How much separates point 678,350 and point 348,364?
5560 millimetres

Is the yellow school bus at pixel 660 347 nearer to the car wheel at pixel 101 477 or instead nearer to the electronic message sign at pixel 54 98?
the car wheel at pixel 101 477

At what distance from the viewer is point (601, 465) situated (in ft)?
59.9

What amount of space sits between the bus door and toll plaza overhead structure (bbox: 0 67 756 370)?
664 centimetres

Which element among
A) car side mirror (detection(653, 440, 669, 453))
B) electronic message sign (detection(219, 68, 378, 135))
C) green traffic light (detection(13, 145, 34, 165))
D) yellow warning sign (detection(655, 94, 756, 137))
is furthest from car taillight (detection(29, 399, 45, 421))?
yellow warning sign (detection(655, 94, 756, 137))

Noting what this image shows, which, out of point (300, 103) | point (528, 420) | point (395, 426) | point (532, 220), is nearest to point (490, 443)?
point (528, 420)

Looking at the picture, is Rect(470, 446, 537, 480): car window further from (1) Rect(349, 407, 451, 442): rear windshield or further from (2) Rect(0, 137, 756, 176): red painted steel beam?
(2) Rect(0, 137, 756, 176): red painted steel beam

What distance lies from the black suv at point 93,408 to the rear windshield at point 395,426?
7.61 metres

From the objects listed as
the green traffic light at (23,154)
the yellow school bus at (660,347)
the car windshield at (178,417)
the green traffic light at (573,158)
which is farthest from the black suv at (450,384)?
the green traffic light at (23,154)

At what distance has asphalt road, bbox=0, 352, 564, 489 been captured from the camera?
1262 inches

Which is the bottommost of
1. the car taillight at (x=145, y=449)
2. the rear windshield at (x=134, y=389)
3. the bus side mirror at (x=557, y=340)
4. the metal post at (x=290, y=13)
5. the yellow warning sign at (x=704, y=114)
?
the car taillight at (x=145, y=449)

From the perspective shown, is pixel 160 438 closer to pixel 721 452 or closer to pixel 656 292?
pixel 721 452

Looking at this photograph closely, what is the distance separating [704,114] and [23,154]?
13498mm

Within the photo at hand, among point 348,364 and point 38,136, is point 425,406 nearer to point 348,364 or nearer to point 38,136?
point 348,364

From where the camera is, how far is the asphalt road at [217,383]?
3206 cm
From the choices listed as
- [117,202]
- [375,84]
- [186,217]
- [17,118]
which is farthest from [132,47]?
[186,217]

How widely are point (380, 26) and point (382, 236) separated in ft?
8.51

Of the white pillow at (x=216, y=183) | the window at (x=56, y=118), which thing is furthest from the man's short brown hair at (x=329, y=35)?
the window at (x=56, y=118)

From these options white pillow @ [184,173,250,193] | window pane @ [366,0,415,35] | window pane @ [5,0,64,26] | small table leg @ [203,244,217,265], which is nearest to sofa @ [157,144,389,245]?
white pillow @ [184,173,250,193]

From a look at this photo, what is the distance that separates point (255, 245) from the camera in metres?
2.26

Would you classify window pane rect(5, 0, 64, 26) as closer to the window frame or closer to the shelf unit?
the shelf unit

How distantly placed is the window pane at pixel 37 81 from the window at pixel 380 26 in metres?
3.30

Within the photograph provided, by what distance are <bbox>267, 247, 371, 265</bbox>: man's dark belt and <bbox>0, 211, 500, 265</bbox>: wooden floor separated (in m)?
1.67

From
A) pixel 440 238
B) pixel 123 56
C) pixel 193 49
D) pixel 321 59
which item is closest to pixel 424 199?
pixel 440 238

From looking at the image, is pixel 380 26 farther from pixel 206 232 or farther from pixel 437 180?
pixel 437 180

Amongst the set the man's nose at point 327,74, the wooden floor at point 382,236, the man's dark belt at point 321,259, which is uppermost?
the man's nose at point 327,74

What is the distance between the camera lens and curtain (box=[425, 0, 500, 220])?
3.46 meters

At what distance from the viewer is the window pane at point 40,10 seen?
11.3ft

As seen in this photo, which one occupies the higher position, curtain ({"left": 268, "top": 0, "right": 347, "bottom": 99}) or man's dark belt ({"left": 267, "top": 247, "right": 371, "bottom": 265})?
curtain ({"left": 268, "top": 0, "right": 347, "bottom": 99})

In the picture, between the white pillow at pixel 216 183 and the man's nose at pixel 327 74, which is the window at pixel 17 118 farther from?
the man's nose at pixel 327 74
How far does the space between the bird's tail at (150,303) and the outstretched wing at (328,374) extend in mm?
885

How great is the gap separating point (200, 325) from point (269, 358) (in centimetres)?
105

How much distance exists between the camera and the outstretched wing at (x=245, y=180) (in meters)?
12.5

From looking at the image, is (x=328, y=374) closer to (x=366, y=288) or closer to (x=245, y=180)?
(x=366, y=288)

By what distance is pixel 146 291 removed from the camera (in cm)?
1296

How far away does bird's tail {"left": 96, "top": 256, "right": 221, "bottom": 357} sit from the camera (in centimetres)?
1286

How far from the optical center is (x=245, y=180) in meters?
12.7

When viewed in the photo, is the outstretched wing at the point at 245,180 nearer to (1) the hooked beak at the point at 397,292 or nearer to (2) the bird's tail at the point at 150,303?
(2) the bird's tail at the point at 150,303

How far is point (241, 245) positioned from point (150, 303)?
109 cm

- - -

== Written request ==
Rewrite all of the items above as a numbered list, omitting the blank lines.

== Output of the task ==
1. How much separates point 678,350 and point 348,364?
2. 5560 millimetres
3. Is the yellow school bus at pixel 660 347 nearer to the car wheel at pixel 101 477 or instead nearer to the electronic message sign at pixel 54 98?
4. the car wheel at pixel 101 477
5. At what distance from the viewer is point (601, 465) situated (in ft)?
6. 59.9
7. What amount of space sits between the bus door and toll plaza overhead structure (bbox: 0 67 756 370)?
8. 664 centimetres
9. Which element among
10. A) car side mirror (detection(653, 440, 669, 453))
11. B) electronic message sign (detection(219, 68, 378, 135))
12. C) green traffic light (detection(13, 145, 34, 165))
13. D) yellow warning sign (detection(655, 94, 756, 137))
14. is furthest from car taillight (detection(29, 399, 45, 421))?
15. yellow warning sign (detection(655, 94, 756, 137))
16. Noting what this image shows, which, out of point (300, 103) | point (528, 420) | point (395, 426) | point (532, 220), is nearest to point (490, 443)?
17. point (528, 420)
18. Looking at the picture, is Rect(470, 446, 537, 480): car window further from (1) Rect(349, 407, 451, 442): rear windshield or further from (2) Rect(0, 137, 756, 176): red painted steel beam?
19. (2) Rect(0, 137, 756, 176): red painted steel beam
20. What distance lies from the black suv at point 93,408 to the rear windshield at point 395,426?
21. 7.61 metres
22. From the objects listed as
23. the green traffic light at (23,154)
24. the yellow school bus at (660,347)
25. the car windshield at (178,417)
26. the green traffic light at (573,158)
27. which is farthest from the black suv at (450,384)?
28. the green traffic light at (23,154)
29. At what distance has asphalt road, bbox=0, 352, 564, 489 been captured from the camera?
30. 1262 inches
31. Which is the bottommost of
32. 1. the car taillight at (x=145, y=449)
33. 2. the rear windshield at (x=134, y=389)
34. 3. the bus side mirror at (x=557, y=340)
35. 4. the metal post at (x=290, y=13)
36. 5. the yellow warning sign at (x=704, y=114)
37. ?
38. the car taillight at (x=145, y=449)
39. From the perspective shown, is pixel 160 438 closer to pixel 721 452 or closer to pixel 656 292?
40. pixel 721 452
41. Looking at this photograph closely, what is the distance separating [704,114] and [23,154]?
42. 13498mm
43. Within the photo at hand, among point 348,364 and point 38,136, is point 425,406 nearer to point 348,364 or nearer to point 38,136?
44. point 348,364
45. From where the camera is, how far is the asphalt road at [217,383]?
46. 3206 cm
47. From the choices listed as
48. - [117,202]
49. - [375,84]
50. - [186,217]
51. - [17,118]
52. which is farthest from [132,47]?
53. [186,217]
54. How widely are point (380, 26) and point (382, 236) separated in ft?
55. 8.51
56. Of the white pillow at (x=216, y=183) | the window at (x=56, y=118), which thing is furthest from the man's short brown hair at (x=329, y=35)?
57. the window at (x=56, y=118)
58. From these options white pillow @ [184,173,250,193] | window pane @ [366,0,415,35] | window pane @ [5,0,64,26] | small table leg @ [203,244,217,265], which is nearest to sofa @ [157,144,389,245]?
59. white pillow @ [184,173,250,193]
60. From a look at this photo, what is the distance that separates point (255, 245) from the camera in metres?
61. 2.26
62. Would you classify window pane rect(5, 0, 64, 26) as closer to the window frame or closer to the shelf unit?
63. the shelf unit
64. How distantly placed is the window pane at pixel 37 81 from the window at pixel 380 26 in metres?
65. 3.30
66. Within the photograph provided, by what distance are <bbox>267, 247, 371, 265</bbox>: man's dark belt and <bbox>0, 211, 500, 265</bbox>: wooden floor separated (in m)?
67. 1.67
68. From
69. A) pixel 440 238
70. B) pixel 123 56
71. C) pixel 193 49
72. D) pixel 321 59
73. which item is closest to pixel 424 199?
74. pixel 440 238
75. From looking at the image, is pixel 380 26 farther from pixel 206 232 or farther from pixel 437 180?
76. pixel 437 180
77. Amongst the set the man's nose at point 327,74, the wooden floor at point 382,236, the man's dark belt at point 321,259, which is uppermost?
78. the man's nose at point 327,74
79. What is the distance between the camera lens and curtain (box=[425, 0, 500, 220])?
80. 3.46 meters
81. At what distance from the viewer is the window pane at point 40,10 seen?
82. 11.3ft
83. As seen in this photo, which one occupies the higher position, curtain ({"left": 268, "top": 0, "right": 347, "bottom": 99}) or man's dark belt ({"left": 267, "top": 247, "right": 371, "bottom": 265})?
84. curtain ({"left": 268, "top": 0, "right": 347, "bottom": 99})
85. In the picture, between the white pillow at pixel 216 183 and the man's nose at pixel 327 74, which is the window at pixel 17 118 farther from?
86. the man's nose at pixel 327 74
87. How far does the space between the bird's tail at (150,303) and the outstretched wing at (328,374) extend in mm?
88. 885
89. How great is the gap separating point (200, 325) from point (269, 358) (in centimetres)?
90. 105
91. How much distance exists between the camera and the outstretched wing at (x=245, y=180) (in meters)?
92. 12.5
93. From looking at the image, is (x=328, y=374) closer to (x=366, y=288) or closer to (x=245, y=180)?
94. (x=366, y=288)
95. By what distance is pixel 146 291 removed from the camera (in cm)?
96. 1296
97. How far away does bird's tail {"left": 96, "top": 256, "right": 221, "bottom": 357} sit from the camera (in centimetres)?
98. 1286
99. How far from the optical center is (x=245, y=180) in meters?
100. 12.7
101. When viewed in the photo, is the outstretched wing at the point at 245,180 nearer to (1) the hooked beak at the point at 397,292 or nearer to (2) the bird's tail at the point at 150,303?
102. (2) the bird's tail at the point at 150,303
103. How far is point (241, 245) positioned from point (150, 303)?
104. 109 cm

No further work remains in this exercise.